3. Communicate with the professors
a. An Interview to Professor Zhiguang Zhu from TIBI
We are really lucky to get the opportunity to interview Professor Zhiguang Zhu, a professor who studies biomass fuel cells based on multi-enzyme catalysis. We gave Prof. Zhu a detailed introduction to the synthetic biology knowledge related to our project and asked about the feasibility of our project ideas. Prof. Zhu highly recognized our project and further discussed with the team members about the possible content of bio-batteries. After that, Professor Zhu and our team members discussed about the current international market of bio-power generation and the problems to be solved in bio-electricity industrialization, which inspired our team members about the practical application of bio-generation. He also gave some suggestions to our project. For example, we are now simply mixing the 2 kinds of bacteria together, but this may lead to a greater internal electronic resistance. Moreover, as Rhodopseudomonas palustris can transfer solar energy into lactate, we can use this part to do something else such as medical production. This interview not only gave us a further understanding of our projects, but also broadened our horizons and gave us an insight into the global status of bio-generators.

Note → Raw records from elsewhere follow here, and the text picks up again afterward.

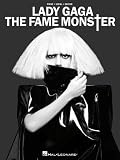 Lady Gaga The Fame Monster Piano Vocal Guitar Book (Pvg)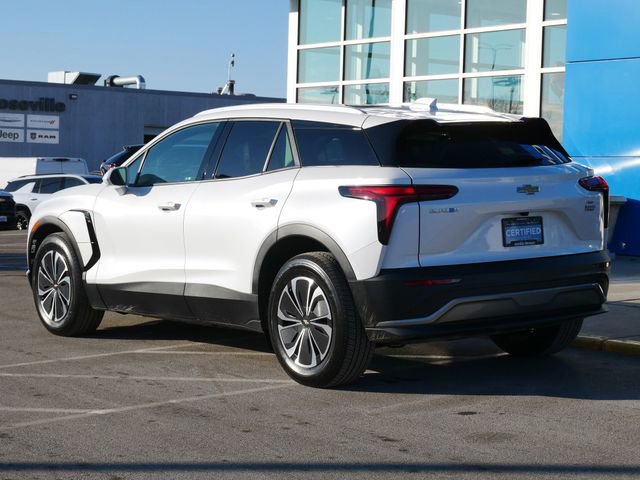 Certified 2024 Chevrolet Blazer EV LT image 5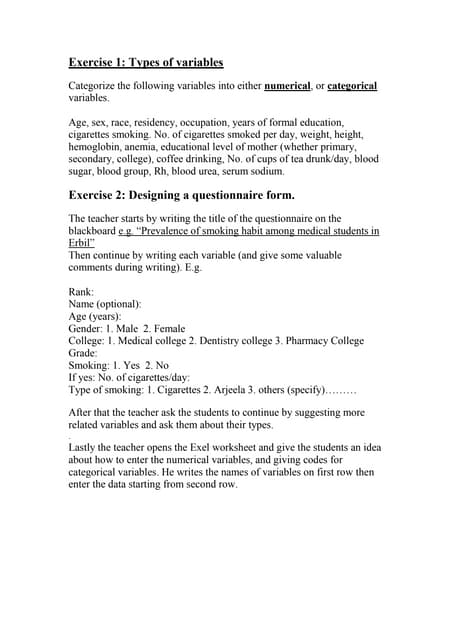 Exercise 1 12 no solution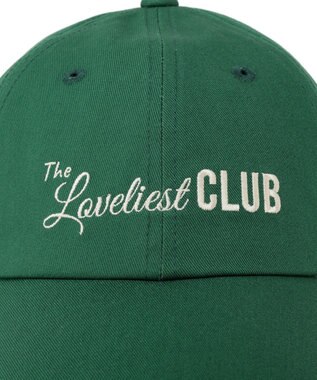 earth music&ecology アソートキャップ Green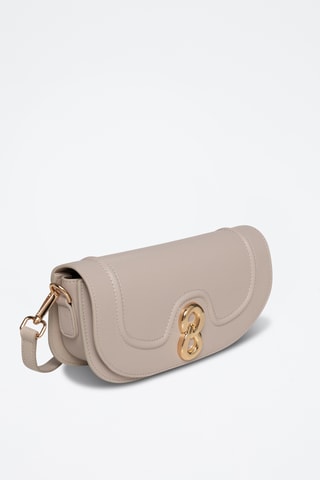Sac à main Melrose - Écru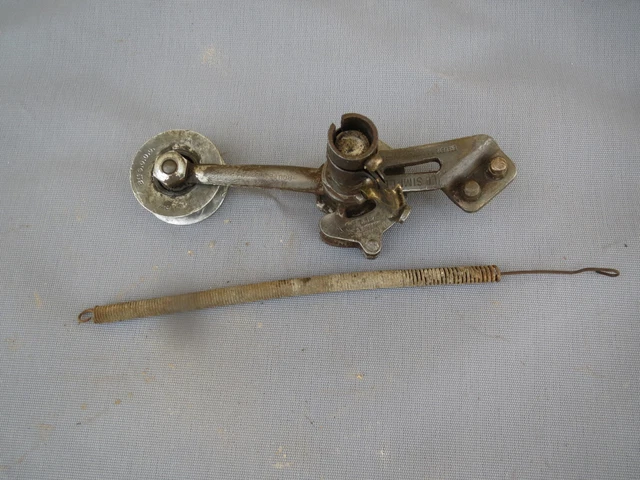 Dérailleur Vélo Vintage SIMPLEX - Pièce Ancienne Peugeot - Vieux Vélo Course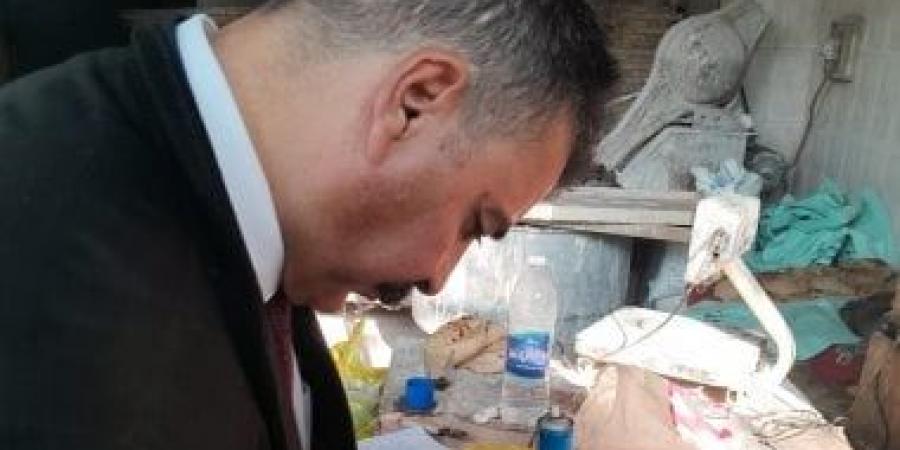 محافظ المنوفية: تحرير 94 محضرا تموينيا فى ثالث أيام إجازة عيد الأضحى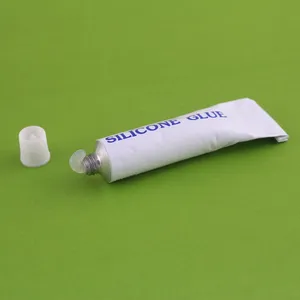 High Quality 10g General Purpose Small Tube Neutral Silicone Sealant Clear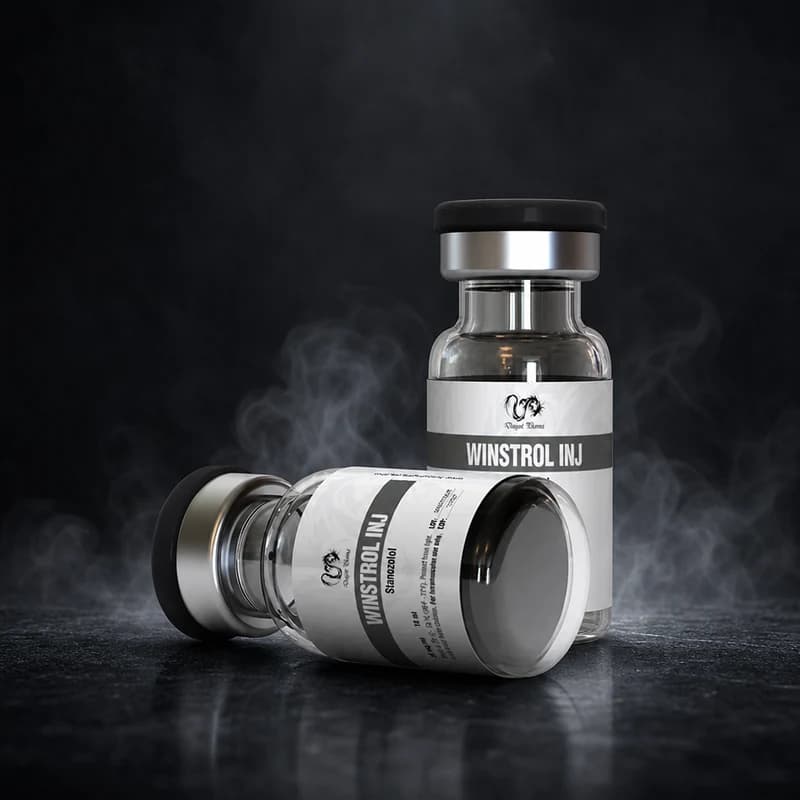 Winstrol Inj 50mg/ml 10ml Vial von Dragon-Pharma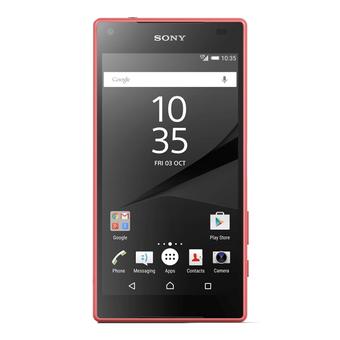Sony Xperia Z5 Compact - 32GB - Coral  
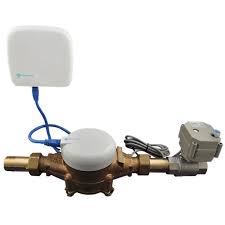 If it senses a leak shuts off water to the entire. Water Hero Wifi Flow Monitor Shut Off System P100 Water Monitor Home Flood Prevention Plumbing Problems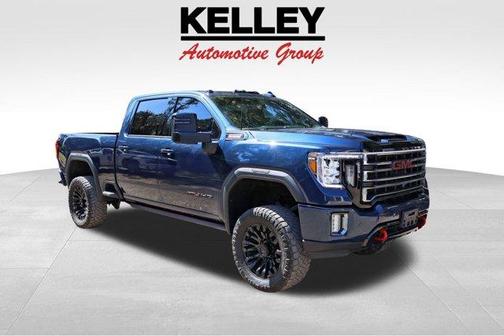 2022 GMC Sierra 2500 AT4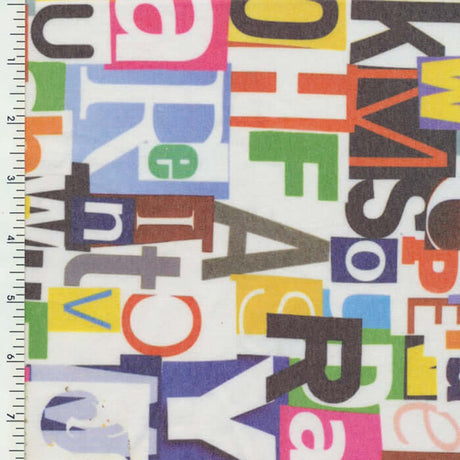 P - 3000L - 40338 - 1001 Cotton - Poly - Spandex Jersey Print - Sportek International Inc.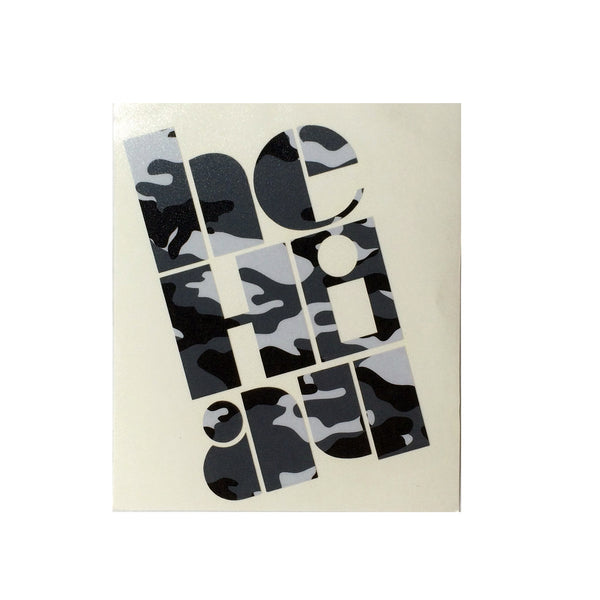 CAMO "Claim" Medium Sticker By Homesteady  (25% OFF)
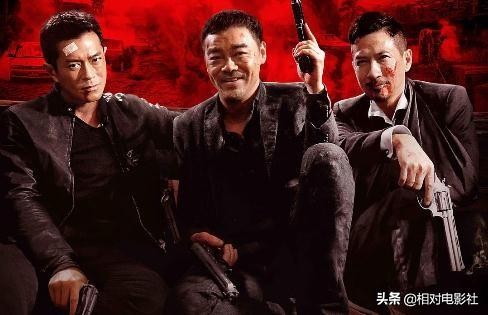 古天乐最新电影评价排行榜前十,古天乐评分最高的电视剧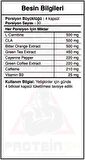 Bigjoy Sports Thermonator Ripped 120 Kapsül Kompleks Thermo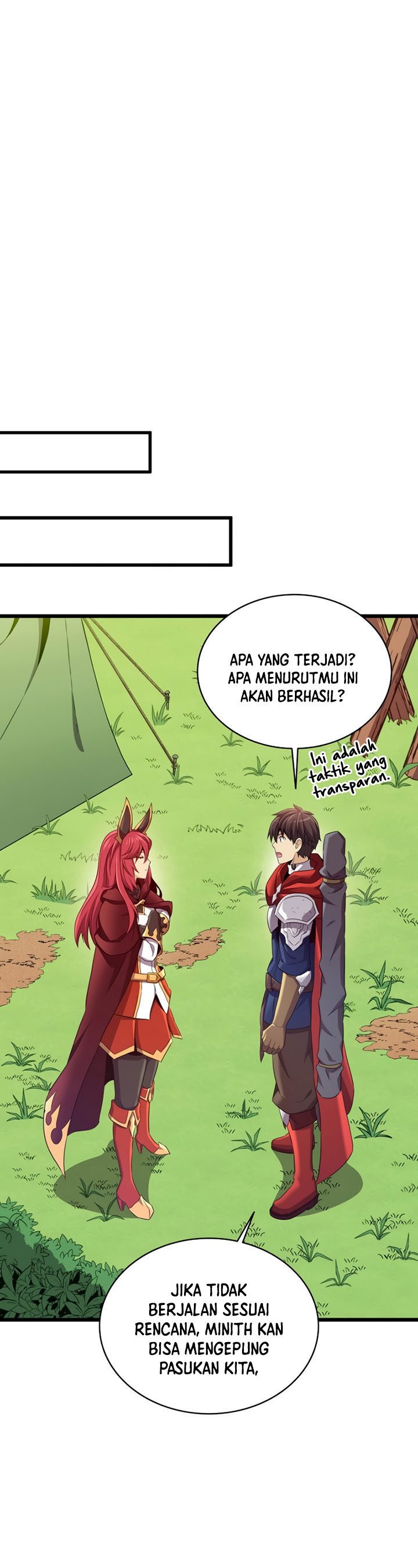 Arcane Sniper Chapter 130 Gambar 29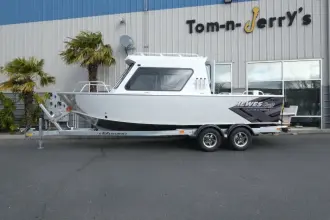 Thumbnail von Hewescraft 210 Sea Runner ET 2026 Hewescraft – 210 Searunner ET HT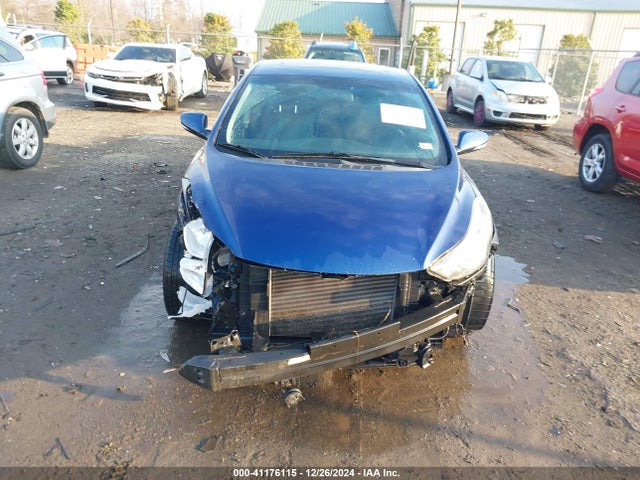 Hyundai Elantra Value Edition 2016 5NPDH4AEXGH729664 Image 6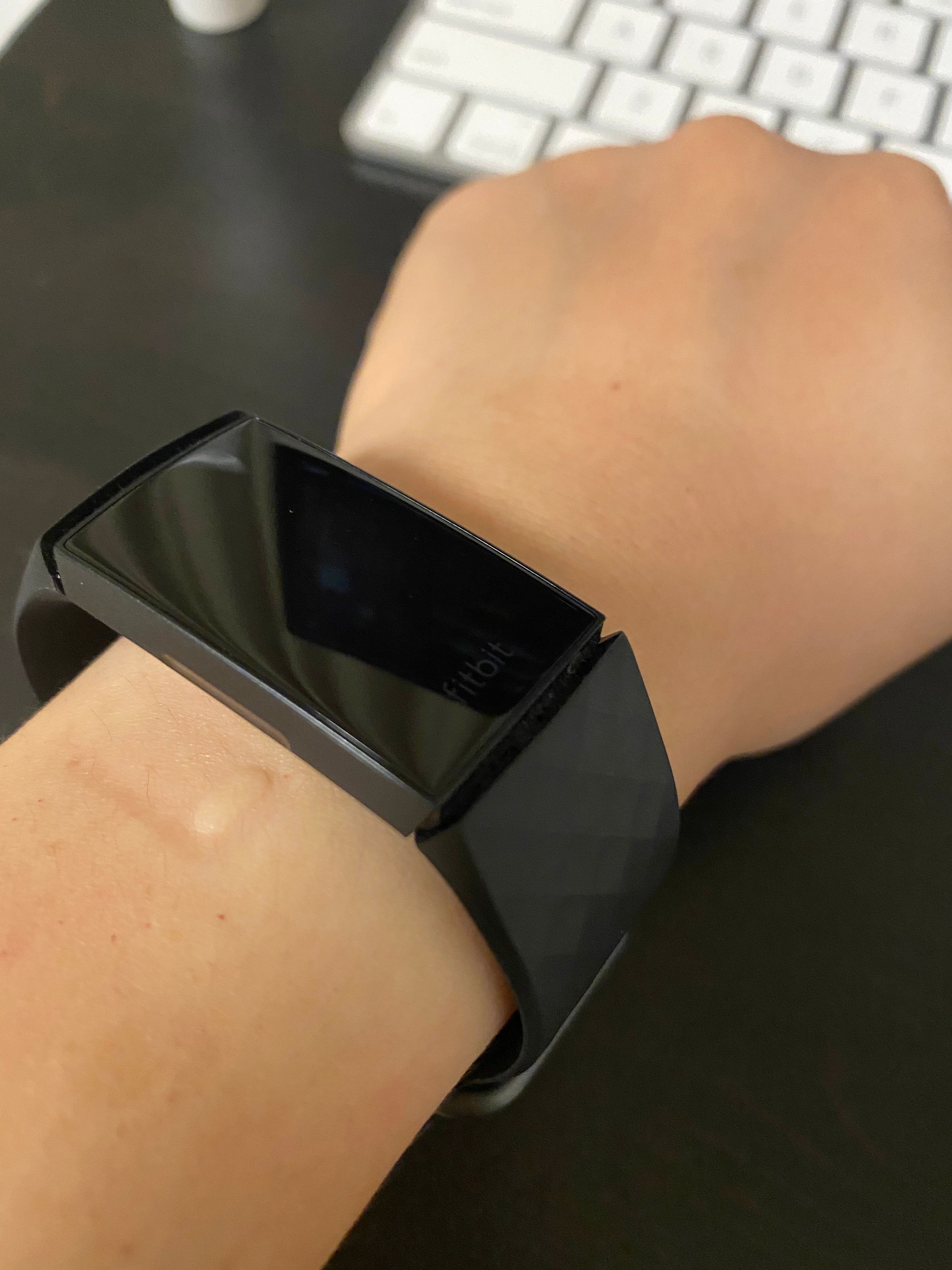 fitbit forum charge 4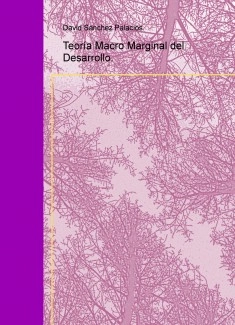 Teoría Macro Marginal del Desarrollo.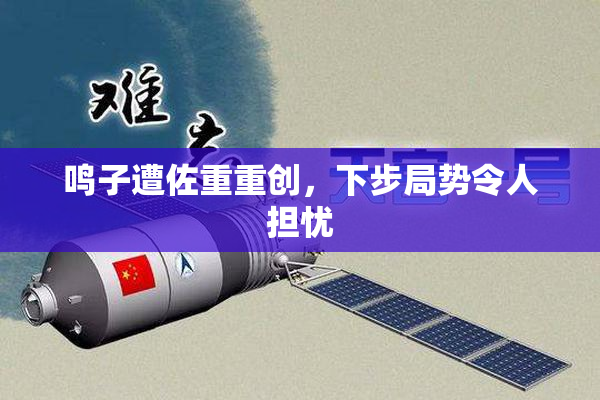鸣子遭佐重重创，下步局势令人担忧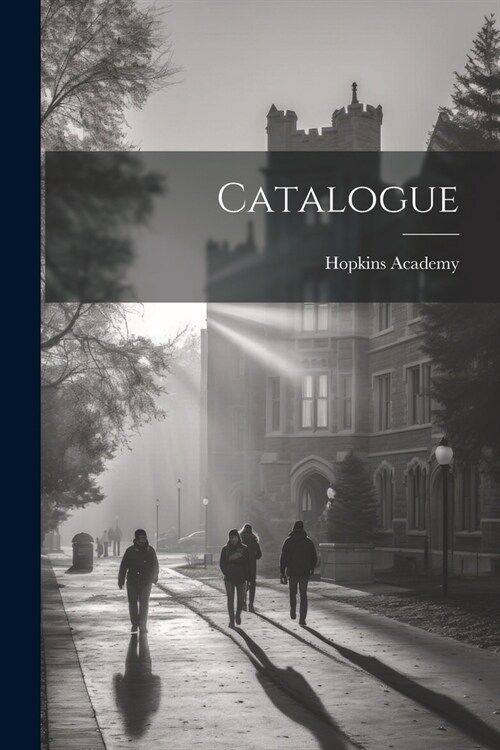 Catalogue (Paperback)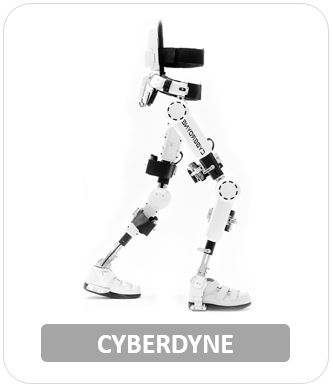Cyberdyne Exoskeleton Medical Robots for Medical Applications  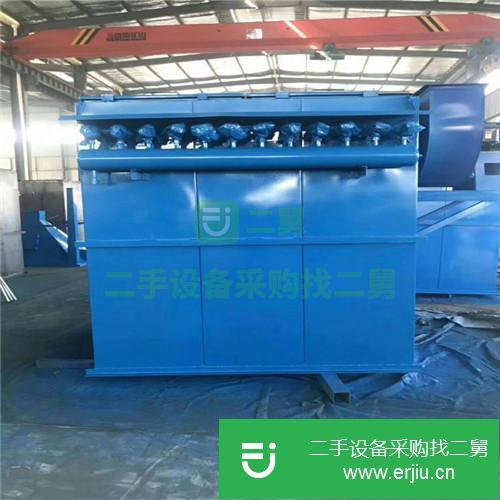 山東出售二手布袋除塵器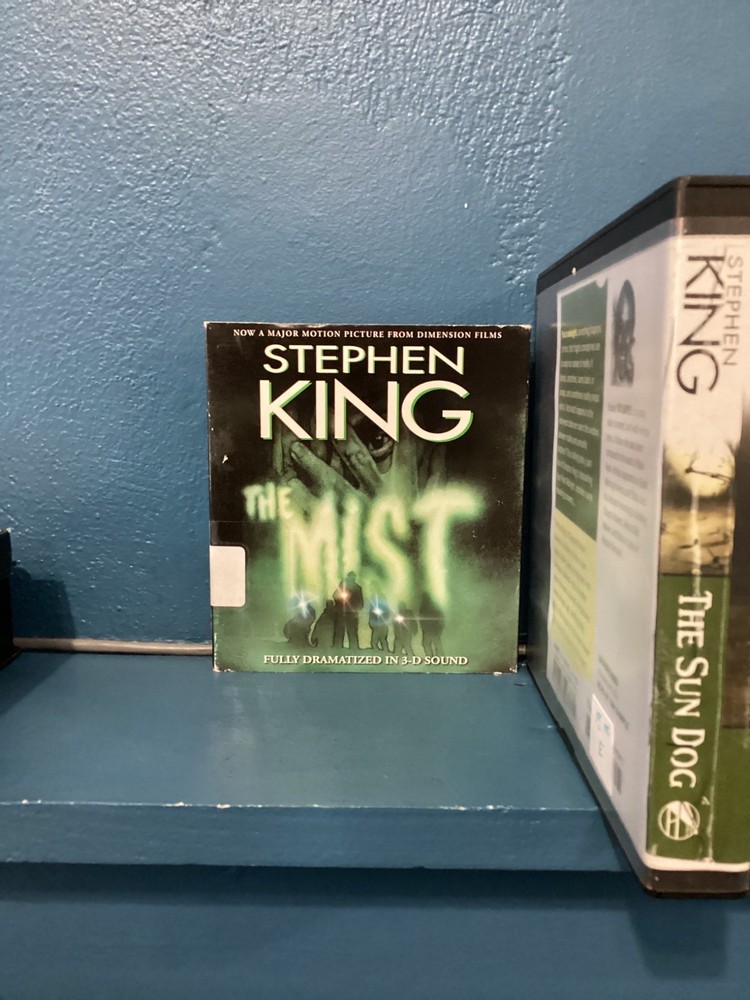 Stephen King Audiobooks - Pick Your Own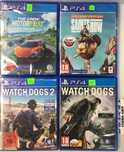 Gry PS5/PS5 Saints Row Watch Dogs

b. An Interview with Professor Yinhua Zhou of WNRCO
Professor Yinhua Zhou from the National Research Center for Optoelectronics of Huazhong University of Science and Technology is mainly involved in the research of organic/polymer semiconductor energy devices. During the conversation with Professor Zhou, he gave a professional explanation to make us a understanding solar energy even further. After that, Professor Zhou explained to us in detail the advantages of solar energy projects. Our team members exchanged our ideas with Professor Zhou on the current situation of solar energy and market prospect. This conversation taught us a lot of biological knowledge that we did not learn in the past, and also pointed out new directions for our future science and technology. He pointed out several problems existed nowadays in solar energy projects, such as the obstacles between the application of solar energy projects and real life, the commercialization of solar energy, the cost and so on. Therefore, we will take these issues into consideration and try to solve them through our project.